В прошлом году Янагита Кунио дал старт «почвеннической кампании». Ее участники твердили о неиспорченности сельских жителей, противопоставляя их ленивым, жадным, развратным и «холодным» горожанам. В начале эпохи Мэйдзи ее идеологи с их западническими идеями видели в крестьянстве досадную помеху на пути превращения Японии в «цивилизованную» страну. Реформаторы считали их глупыми и консервативными, ленивыми и упрямыми, обычаи и обыкновения крестьянства подвергались жестокой критике, рассматривались как объект культурного воздействия со стороны «просвещенного» городского Центра. Но жизнь индустриального города таила в себе множество противоречий, которые в тогдашней Японии было принято называть «болезнями». И теперь критике подвергались «болезни» горожан, а не крестьян.
Страной стала овладевать тоска по той Японии, которая существовала только как опрокинутый в прошлое проект.
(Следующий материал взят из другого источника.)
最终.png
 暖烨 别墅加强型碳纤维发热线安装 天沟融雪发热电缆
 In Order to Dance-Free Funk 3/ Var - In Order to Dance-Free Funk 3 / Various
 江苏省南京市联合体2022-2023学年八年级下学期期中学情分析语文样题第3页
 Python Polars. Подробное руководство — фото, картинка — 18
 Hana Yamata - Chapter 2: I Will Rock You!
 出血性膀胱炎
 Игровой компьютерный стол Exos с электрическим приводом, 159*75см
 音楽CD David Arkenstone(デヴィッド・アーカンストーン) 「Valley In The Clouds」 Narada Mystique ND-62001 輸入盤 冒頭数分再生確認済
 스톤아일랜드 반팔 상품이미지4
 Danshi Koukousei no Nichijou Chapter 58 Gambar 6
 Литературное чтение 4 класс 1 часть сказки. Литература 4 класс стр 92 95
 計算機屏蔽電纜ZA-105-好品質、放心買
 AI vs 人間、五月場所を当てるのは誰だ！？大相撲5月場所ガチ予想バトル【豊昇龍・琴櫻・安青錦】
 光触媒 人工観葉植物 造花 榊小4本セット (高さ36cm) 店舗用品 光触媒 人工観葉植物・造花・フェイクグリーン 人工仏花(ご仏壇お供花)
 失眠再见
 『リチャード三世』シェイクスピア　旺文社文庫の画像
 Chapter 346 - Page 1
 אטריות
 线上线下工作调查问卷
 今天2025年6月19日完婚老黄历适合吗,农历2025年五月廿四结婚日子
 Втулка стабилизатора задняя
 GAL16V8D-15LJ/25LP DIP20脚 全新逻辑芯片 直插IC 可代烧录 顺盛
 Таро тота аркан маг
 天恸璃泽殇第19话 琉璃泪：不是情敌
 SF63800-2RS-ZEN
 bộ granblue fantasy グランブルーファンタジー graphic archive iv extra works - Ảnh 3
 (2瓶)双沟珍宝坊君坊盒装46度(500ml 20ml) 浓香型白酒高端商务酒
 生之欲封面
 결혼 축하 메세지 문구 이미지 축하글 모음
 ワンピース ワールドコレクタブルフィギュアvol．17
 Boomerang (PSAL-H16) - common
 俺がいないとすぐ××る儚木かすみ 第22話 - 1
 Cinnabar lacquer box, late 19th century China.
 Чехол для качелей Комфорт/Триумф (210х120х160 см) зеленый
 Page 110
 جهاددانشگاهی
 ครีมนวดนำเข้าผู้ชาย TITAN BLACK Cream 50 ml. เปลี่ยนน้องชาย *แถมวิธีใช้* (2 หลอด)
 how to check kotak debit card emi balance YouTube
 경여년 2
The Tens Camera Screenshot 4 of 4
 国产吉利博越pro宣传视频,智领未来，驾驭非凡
В Европе его назвали бы «пасторальным», но поскольку в традиционной Японии отсутствовало скотоводство и пастухи с пастушками, он приобрел форму «рисоводческого мифа»: заливное рисосеяние объявлялось эквивалентом сельского хозяйства, рис становился символом Японии вообще. Рис действительно был основным поставщиком калорий в диету японца, но помимо риса в рационе присутствовали и гречиха, и просо, и пшеница, и корнеплоды, и самые разнообразные овощи, и многое другое. Не говоря уже об основном источнике животного белка – рыбе. Однако в идеологических построениях этнографов и идеологов рис приобрел признаки монокультуры. Из возделывания риса стали выводить все особенности «национального характера», верований и социальной организации деревни. Этнографы утверждали, что трудолюбие японского крестьянина, его аграрные ритуалы и общинные формы организации жизни являются прямым следствием заливного рисосеяния. В этих исследованиях было подмечено немало верного, но картина вышла сильно упрощенной.